Lepas dari jenis gas yang dipakai, dalam panduan mengenai penggunaan toksin gas air mata untuk riot control, sebenarnya jelas tidak boleh dilakukan di tempat tertutup karena akan memicu akumulasi di dalam paru.
Sementara itu, paparan sedang hingga berat dari senyawa PS bisa memicu edema paru, sianosis, kulit melepuh, mual, muntah, diare, pusing, dan sakit kepala. Belakangan ditemukan ada kasus kematian sekunder akibat edema paru akibat paparan senyawa ini. ”Sebelumnya digunakan sebagai agen antihuru-hara dan agen perang kimia; tetapi tidak lagi diizinkan untuk penggunaan militer. Di Amerika Serikat, senyawa ini sekarang diizinkan sebagai pestisida,” sebut Hagler.
Perlu investigasi
Tri mengutarakan, investigasi mengenai jenis dan dosis senyawa kimia yang dipakai aparat di Stadion Kanjuruhan sangat penting, untuk mengevaluasi penggunaannya di masa datang. Jangan sampai, senyawa kimia yang dipakai termasuk jenis yang berbahaya sehingga bisa kembali menimbulkan risiko fatal di masa depan.
”Lepas dari jenis gas yang dipakai, dalam panduan mengenai penggunaan toksin gas air mata untuk riot control, sebenarnya jelas tidak boleh dilakukan di tempat tertutup karena akan memicu akumulasi di dalam paru,” katanya.
Tri menambahkan, di ruangan seperti stadion yang akses pintu keluarnya terbatas, juga harus diperhitungkan dampak psikis dari penggunaan gas air mata yang bisa memicu kepanikan. Rasa pedih dan iritasi dari gas ini akan menyebabkan orang berlarian ke luar.
”Harus ada investigasi untuk memastikan penyebab banyaknya korban jiwa. Penyelidikan bisa dilakukan dengan mengidentifikasi gejala dari korban. Apakah, selain mengalami iritasi pada mata, ada yang mual dan muntah. Sementara untuk korban yang meninggal bisa diketahui dari hasil rontgen untuk mengetahui edema paru. Idealnya harus ada otopsi terhadap korban sehingga penyebab kematian bisa lebih pasti,” kata Tri.
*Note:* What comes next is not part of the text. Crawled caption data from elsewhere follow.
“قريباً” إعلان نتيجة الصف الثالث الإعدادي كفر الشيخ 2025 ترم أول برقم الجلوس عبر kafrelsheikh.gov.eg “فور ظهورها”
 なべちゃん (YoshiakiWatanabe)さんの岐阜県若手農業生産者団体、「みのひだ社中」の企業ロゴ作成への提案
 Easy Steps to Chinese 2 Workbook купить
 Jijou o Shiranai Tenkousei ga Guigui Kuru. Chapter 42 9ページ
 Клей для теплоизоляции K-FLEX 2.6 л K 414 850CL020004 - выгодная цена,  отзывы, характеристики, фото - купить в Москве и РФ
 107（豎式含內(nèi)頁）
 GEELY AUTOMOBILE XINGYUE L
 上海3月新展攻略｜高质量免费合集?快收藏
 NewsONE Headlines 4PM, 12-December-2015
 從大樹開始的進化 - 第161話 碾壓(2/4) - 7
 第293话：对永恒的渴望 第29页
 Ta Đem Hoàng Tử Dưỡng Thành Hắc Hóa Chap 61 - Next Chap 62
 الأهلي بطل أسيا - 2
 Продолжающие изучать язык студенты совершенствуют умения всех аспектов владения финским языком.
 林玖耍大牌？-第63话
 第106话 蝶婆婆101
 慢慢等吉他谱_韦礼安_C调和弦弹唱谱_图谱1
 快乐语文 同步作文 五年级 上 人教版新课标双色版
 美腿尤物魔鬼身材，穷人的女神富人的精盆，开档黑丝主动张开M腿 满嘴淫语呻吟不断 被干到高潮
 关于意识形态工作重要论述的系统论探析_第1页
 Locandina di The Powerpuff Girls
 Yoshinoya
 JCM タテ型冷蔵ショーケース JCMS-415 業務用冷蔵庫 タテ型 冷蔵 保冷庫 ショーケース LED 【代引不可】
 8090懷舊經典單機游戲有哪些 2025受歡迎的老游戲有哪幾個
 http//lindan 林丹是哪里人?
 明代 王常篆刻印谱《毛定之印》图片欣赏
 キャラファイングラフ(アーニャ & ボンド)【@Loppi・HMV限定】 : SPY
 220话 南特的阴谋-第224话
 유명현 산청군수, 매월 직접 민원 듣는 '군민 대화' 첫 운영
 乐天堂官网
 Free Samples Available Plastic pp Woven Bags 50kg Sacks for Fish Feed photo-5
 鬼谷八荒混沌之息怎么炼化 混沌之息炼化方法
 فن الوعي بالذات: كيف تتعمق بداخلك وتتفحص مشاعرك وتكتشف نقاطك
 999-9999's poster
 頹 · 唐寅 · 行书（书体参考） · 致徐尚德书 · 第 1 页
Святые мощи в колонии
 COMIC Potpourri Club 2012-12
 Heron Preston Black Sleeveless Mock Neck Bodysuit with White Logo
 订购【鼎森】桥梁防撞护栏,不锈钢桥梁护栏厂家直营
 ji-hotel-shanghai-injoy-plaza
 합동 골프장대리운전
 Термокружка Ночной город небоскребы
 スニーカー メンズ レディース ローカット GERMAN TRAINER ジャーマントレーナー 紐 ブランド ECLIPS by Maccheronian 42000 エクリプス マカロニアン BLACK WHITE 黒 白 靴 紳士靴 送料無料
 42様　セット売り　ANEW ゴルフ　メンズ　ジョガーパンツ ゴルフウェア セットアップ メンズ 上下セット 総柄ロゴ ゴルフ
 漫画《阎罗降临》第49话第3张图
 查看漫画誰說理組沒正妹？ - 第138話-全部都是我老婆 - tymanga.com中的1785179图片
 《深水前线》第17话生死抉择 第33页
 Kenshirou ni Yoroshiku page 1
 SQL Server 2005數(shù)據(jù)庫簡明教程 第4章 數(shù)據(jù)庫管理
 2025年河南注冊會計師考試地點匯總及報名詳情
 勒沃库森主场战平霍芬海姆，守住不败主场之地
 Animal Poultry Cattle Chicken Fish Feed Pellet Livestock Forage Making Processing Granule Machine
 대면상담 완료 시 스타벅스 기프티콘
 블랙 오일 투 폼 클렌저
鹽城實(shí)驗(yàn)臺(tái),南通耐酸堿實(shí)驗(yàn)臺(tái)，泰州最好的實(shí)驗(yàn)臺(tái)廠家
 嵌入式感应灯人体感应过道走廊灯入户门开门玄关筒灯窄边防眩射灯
Dokter emergensi di Rumah Sakit Umum Daerah Saiful Anwar Kota Malang, Aurick Yudha, mengatakan perlu investigasi lebih lanjut untuk mengetahui penyebab kematian dari korban. Apakah memang karena faktor gas air mata atau karena penyebab lain, seperti terimpit saat hendak keluar.
”Kebanyakan korban yang dirujuk ke IGD mengalami kejang dan tidak sadar. Sedangkan yang masih sadar umumnya mengalami iritasi mata merah dan berair,” katanya.
Menurut Aurick, korban yang selamat yang ditangani di rumah sakitnya tidak menjalani visum repertum dari forensik. Untuk korban meninggal, dia mengaku tidak tahu apakah telah dilakukan otopsi. ”Sore kemaren pekerjaan kami (di rumah sakit) telah dinyatakan selesai, bisa jadi hanya target identifikasi tim DVI (disaster victim investigation) karena Polda juga sudah turun,” katanya.
Tri menegaskan, investigasi oleh tim independen, yang melibatkan tenaga medis, diharapkan bisa mengungkap tragedi ini. Bukan hanya mencari tahu siapa yang harus bertanggung jawab, melainkan lebih dari itu, hal ini harus jadi pelajaran untuk meminimalkan risiko di masa depan.